RICHESSE FRANCISCAINE. DE LA PAUVRETÉ VOLONTAIRE À LA SOCIÉTÉ DE MARCHÉ de Giacomo Todeschini. Traduit de l'italien par Nathalie Gailius et Roberto Nigro. "Verdier Poche", 284 p., 13, 80 €.



La force de l'impuissance


"Morale et chaos. Principes d'un agir sans fondement", de Pierre Caye


LE MONDE DES LIVRES | Article paru dans l'édition du 05.12.08.

Comment penser l'action dans un monde incontrôlable



Nous ne vivons pas le chaos de l'Apocalypse.
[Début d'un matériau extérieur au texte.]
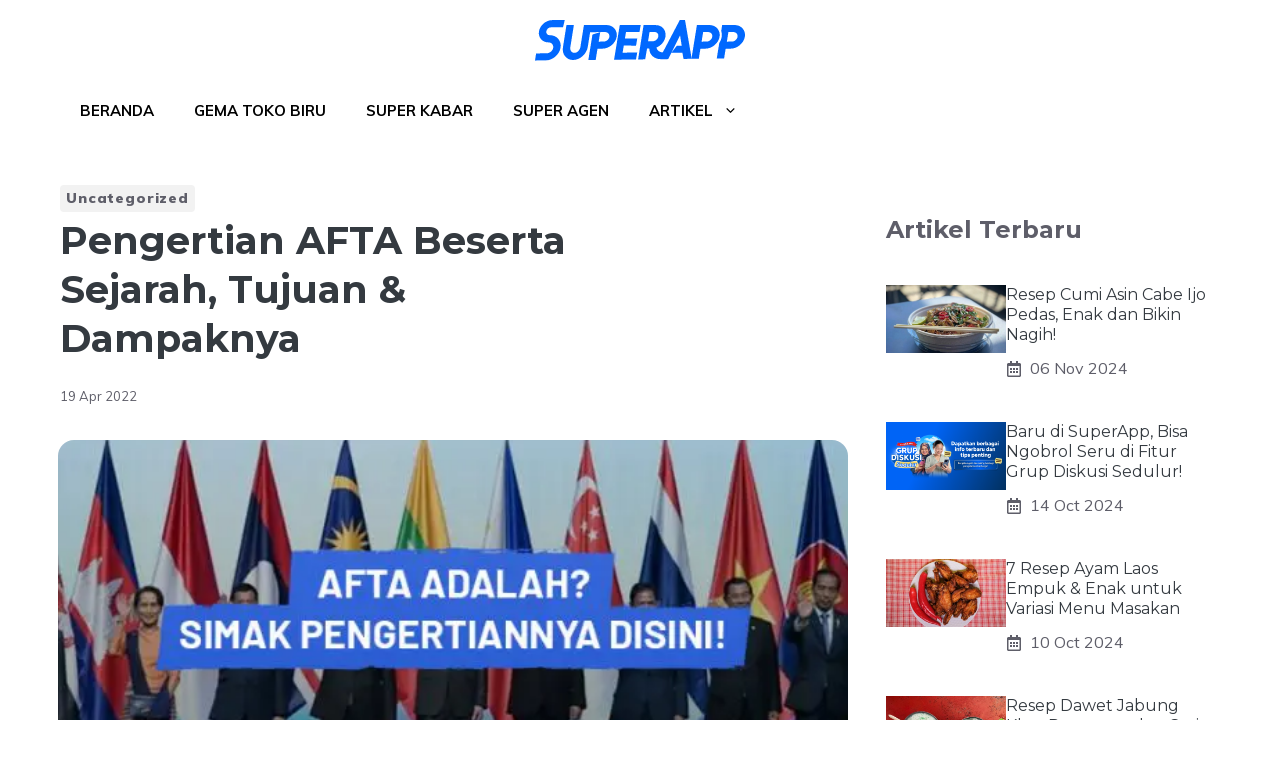

--- FILE ---
content_type: application/x-javascript
request_url: https://superapp.id/blog/wp-content/themes/generatepress/assets/js/back-to-top.min.js?ver=3.4.0
body_size: -195
content:
!function(){"use strict";var c;"querySelector"in document&&"addEventListener"in window&&(c=document.querySelector(".generate-back-to-top"),c)&&(window.addEventListener("scroll",function(){var e=window.pageYOffset,t=c.getAttribute("data-start-scroll");t<e&&c.classList.add("generate-back-to-top__show"),e<t&&c.classList.remove("generate-back-to-top__show")}),c.addEventListener("click",function(e){var t,o,n,a,r;e.preventDefault(),generatepressBackToTop.smooth?(document.body,e=c.getAttribute("data-scroll-speed")||400,t=window.pageYOffset,o=document.body.offsetTop,n=(o-t)/(e/16),a=function(){window.pageYOffset<=(o||0)&&(clearInterval(r),document.activeElement.blur())},r=setInterval(function(){window.scrollBy(0,n),a()},16)):window.scrollTo(0,0)},!1))}();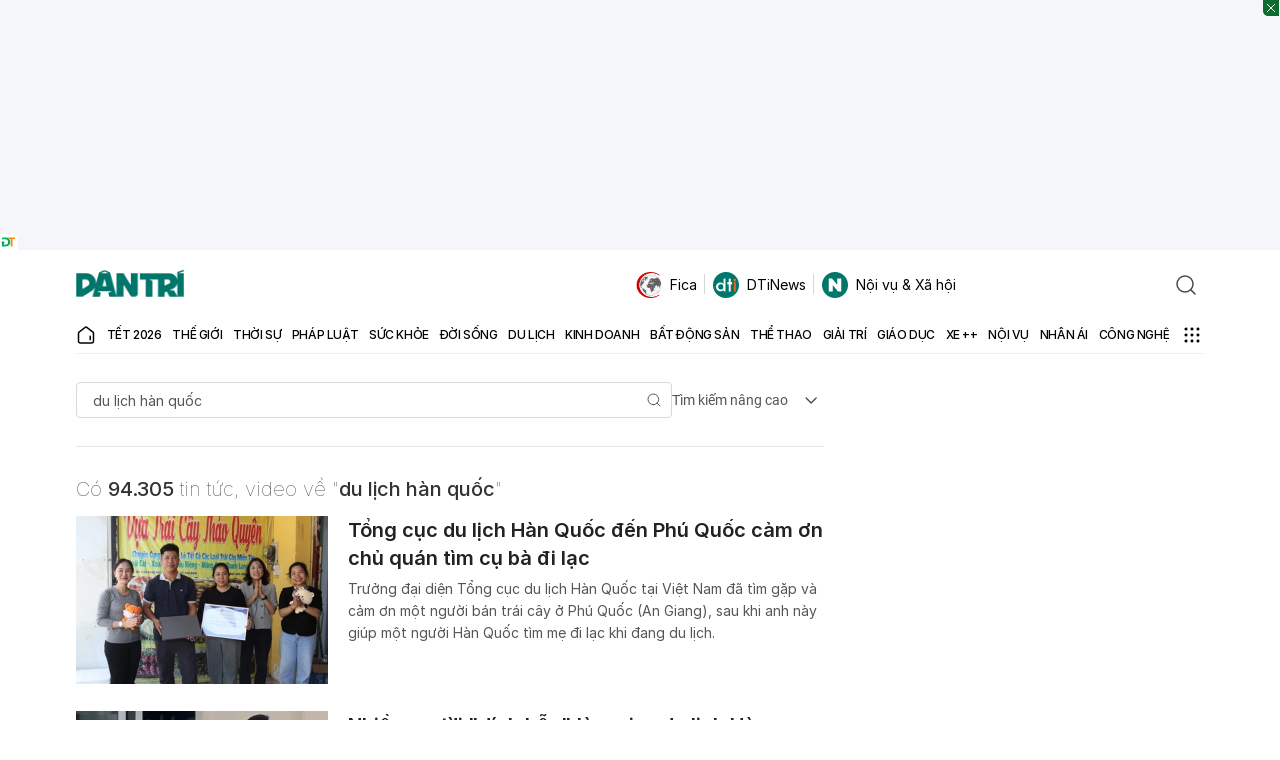

--- FILE ---
content_type: text/html; charset=utf-8
request_url: https://www.google.com/recaptcha/api2/aframe
body_size: 266
content:
<!DOCTYPE HTML><html><head><meta http-equiv="content-type" content="text/html; charset=UTF-8"></head><body><script nonce="u5HkRa6cdPpRgED5e0zc8A">/** Anti-fraud and anti-abuse applications only. See google.com/recaptcha */ try{var clients={'sodar':'https://pagead2.googlesyndication.com/pagead/sodar?'};window.addEventListener("message",function(a){try{if(a.source===window.parent){var b=JSON.parse(a.data);var c=clients[b['id']];if(c){var d=document.createElement('img');d.src=c+b['params']+'&rc='+(localStorage.getItem("rc::a")?sessionStorage.getItem("rc::b"):"");window.document.body.appendChild(d);sessionStorage.setItem("rc::e",parseInt(sessionStorage.getItem("rc::e")||0)+1);localStorage.setItem("rc::h",'1769754404757');}}}catch(b){}});window.parent.postMessage("_grecaptcha_ready", "*");}catch(b){}</script></body></html>

--- FILE ---
content_type: application/javascript; charset=utf-8
request_url: https://fundingchoicesmessages.google.com/f/AGSKWxUzgknPV72X6D2DlrppQYOtl0fWVw_li4L1aB_a0riEzXxAWAyXgXBbwJMp5vYNvYdA8TtCYEj7ShayFkm6xFrth2a0v8206T8gPO80paRko6YnpXN1fNo-kc5lhltqcmleOPbQEM5F97517WgtV3iWEQDdYRBfEtpdogovdDBB5SyfJa-Yln0l-gkb/_/gethalfpagead./eureka/eureka.js/delivery.php?rnd=_468x80//ctamlive160x160.
body_size: -1283
content:
window['5718f4c7-d279-417f-bdb1-a24bdcd33d7d'] = true;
Aux cataclysmes de fin du monde s'est substituée la permanente incertitude des sociétés complexes. Pour nous, le chaos n'a plus le visage des destructions totales. Ses traits sont devenus ceux de l'imprévisible, du flou permanent, du désordre installé. Dès lors, comment agir ? Comment penser, philosophiquement, les règles possibles de l'action dans un monde immaîtrisable ? Et quelle place reste à l'homme dans un tourbillon qu'il subit mais ne peut habiter ?

Telles sont les principales interrogations d'où part la réflexion de Pierre Caye. Ce philosophe discret, connu pour ses travaux de recherche sur la Renaissance et l'humanisme, livre avec Morale et chaos le premier volet d'une analyse de fond du monde contemporain, impressionnante par son acuité et son ambition. Cette lecture exigeante, voire difficile, donne le sentiment très vif que quelque chose d'important et de neuf se joue dans cet effort singulier pour trouver des issues à nos impasses.

Un paradoxe central préside aux méditations de Pierre Caye : trouver une force dans notre impuissance même, et en tirer toutes les conséquences. Qu'est-ce à dire ? Dans ce monde où tout se métamorphose à toute vitesse, le seul point fixe se trouve en nous-mêmes, dans notre inertie. Le cours des événements nous échappe, nos actions n'ont plus de prise sur l'histoire ? Notre impuissance même devient un ancrage, et cette fragilité assumée se révèle être notre plus ferme assiette. L'endurance est notre sagesse.

L'intérêt majeur de ce parcours est de ne pas se contenter d'une "philosophie du désarmement" qui s'emploie à ôter sa puissance à l'être, mais de poursuivre et de déplacer l'effort de pensée, en tentant de surmonter le nihilisme de l'intérieur, en direction du droit et de la politique. Ce que Pierre Caye nomme "l'Empire de Soi" n'est pas le gouvernement de sa propre personne, comme en rêvaient les écoles de sagesse antiques, mais bien l'amorce d'un ordre politique dépourvu de fondement, dont un second volume détaillera les prolongements.

"Penser consiste moins à poser des questions qu'à déplacer les questions que l'on pose", écrit Caye. Cette formule pourrait aussi s'appliquer à la façon, très étonnante parfois, qu'a ce philosophe de transposer dans notre actualité certains concepts majeurs des Anciens. Sous sa plume, des notions stoïciennes sont rapprochées des faits de l'heure, des auteurs néoplatoniciens (Plotin, Proclus, Damascius) indiquent des sentiers pour demain, et font bon ménage avec Gracian, Hobbes ou Deleuze - entre autres. Sans doute faudra-t-il du temps, et le second volume, pour mesurer pleinement les enjeux de cette entreprise. Mais, d'ores et déjà, elle s'annonce des plus rares, et de souffle long. Autant, si possible, s'y engager tout de suite.

Roger-Pol Droit

MORALE ET CHAOS. PRINCIPES D'UN AGIR SANS FONDEMENT de Pierre Caye. Ed. du Cerf, "La nuit surveillée", 346 p., 35 €.